Dardenne Brothers’ episodic L’Enfant too derivative to deserve its acclaim

By Matt Johnston

Bruno belongs in the category of despicable lowlife. He’s an able-bodied, shrewd, intelligent man who does nothing but cheat and lie and steal from everyone around him, even (or especially) those who love him. Watching him for an hour and a half is an unpleasant experience. This negativity, however, does not disqualify L’Enfant from the realm of greatness. What does is the film’s stubborn insistence in casting itself in the image of many so-called classic films. The criteria for this particular type of pseudo-greatness include but are not limited to: a near-complete lack of music; painfully conventional camerawork that takes its cues from movies made in or before 1935; dispassionately detached characters who generally do not react to their surroundings except during grand gestures of enormous, repressed emotion; and a meandering storyline that refuses to concentrate on any interesting developments it runs across in its progression.

I mean that list facetiously, but not completely facetiously. Those of you who voraciously and indiscriminately enjoy the works of Jean-Luc Godard, Luis Buñuel, and Jean Vigo will probably enjoy this film despite its minimalism and, in my opinion, rather obnoxious assumption that the audience will pump meaning into the experience to replace a lack of conventional content. Those who have loved it seem to love it for the very reasons that I find it lazy and unnecessary. Ed Gonzalez of Slant magazine writes: “The wobbly camera, back-of-the-head shots, oblique framing, and lack of mood music represents its own artifice, but the cumulative emotional and spiritual effect of these films feels scarcely premeditated.” I agree with this statement up until the bit about emotional and spiritual effects, as all L’Enfant offers in these departments is the aforementioned clichéd explosions of emotions that come when a completely amoral character suddenly develops the need to cry his eyes out. Bruno is no exception to this tried-and-false rule of boring foreign film.

Scott Foundas over at Variety observes that the third act “keeps the audience in a state of heightened anxiety right up to the enormously moving finale.” The third act is the one with action, as Bruno and his peewee accomplice snatch a purse and then flee. If the sequence works for an audience, it works because it is a cheap trick—a sudden bit of action and excitement in an otherwise beige screenplay. The film tells a story that should be instantly enthralling as it allows us to vividly experience a completely different world. Exploring Bruno’s pathetic life as he mistreats his girlfriend Sonia and their newborn baby should be fascinating and important.

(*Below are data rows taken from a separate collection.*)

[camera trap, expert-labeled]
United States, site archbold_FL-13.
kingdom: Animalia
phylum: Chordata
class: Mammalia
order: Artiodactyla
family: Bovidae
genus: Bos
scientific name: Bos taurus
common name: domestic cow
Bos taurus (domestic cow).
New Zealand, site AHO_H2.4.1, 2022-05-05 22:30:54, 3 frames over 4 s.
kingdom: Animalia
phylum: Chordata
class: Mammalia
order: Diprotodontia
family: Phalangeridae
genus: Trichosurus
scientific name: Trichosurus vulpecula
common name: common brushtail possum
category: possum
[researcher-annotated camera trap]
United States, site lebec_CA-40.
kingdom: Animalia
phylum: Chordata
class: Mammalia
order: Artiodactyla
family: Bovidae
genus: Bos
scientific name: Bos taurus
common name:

Bruno is the type of unimpressive criminal we read about toward the end of the newspaper—he doesn’t create exciting headlines, but it is important to understand him because he is not motivated by any conventional incentives. If he did not feel that work was “for fuckers,” he could probably make a better living from a weekly paycheck and maybe even be able to avoid sleeping under bridges when Sonia is angry. But L’Enfant is too involved in its own realism to ask the right questions. All films are incomplete selections from larger stories; this film goes after the parts that are less interesting. Bruno makes a horrible choice involving his child midway through this particular telling of his story. If you have read anything about the movie, you may already be aware of the choice, but it happens late enough in the film to be a spoiler in my book. The choice deserves careful interpretation, but it feels like one episode in a series of unfortunate adventures.

Of course, it is easier to criticize than praise. I believe that Foundas, Gonzalez and others are sincere in their praise, that they were genuinely moved by this movie. My argument is not that you will not likewise be moved, though many of you will not be. It is that positive reactions to this film are based far more on what one brings in than what takes place on screen. This is a bland work, a representation of all that is wrong with the so-called classics, which rely as much on one’s knowledge of famous reviews of a film as on the film itself.

L’Enfant meanders, wastes important opportunities to explore an underrepresented slice of society, and ultimately relies on melodrama to create its emotional climax. That you will be able to have an interesting conversation after it does not make L’Enfant great. You could do that just by reading the reviews, which will lay out all the themes and spoilers for you in careful order. In doing that, you will have the experience of the film: a dry telling of an interesting story without anything in the way of music, cinematography, believable character development, or earned emotional impact.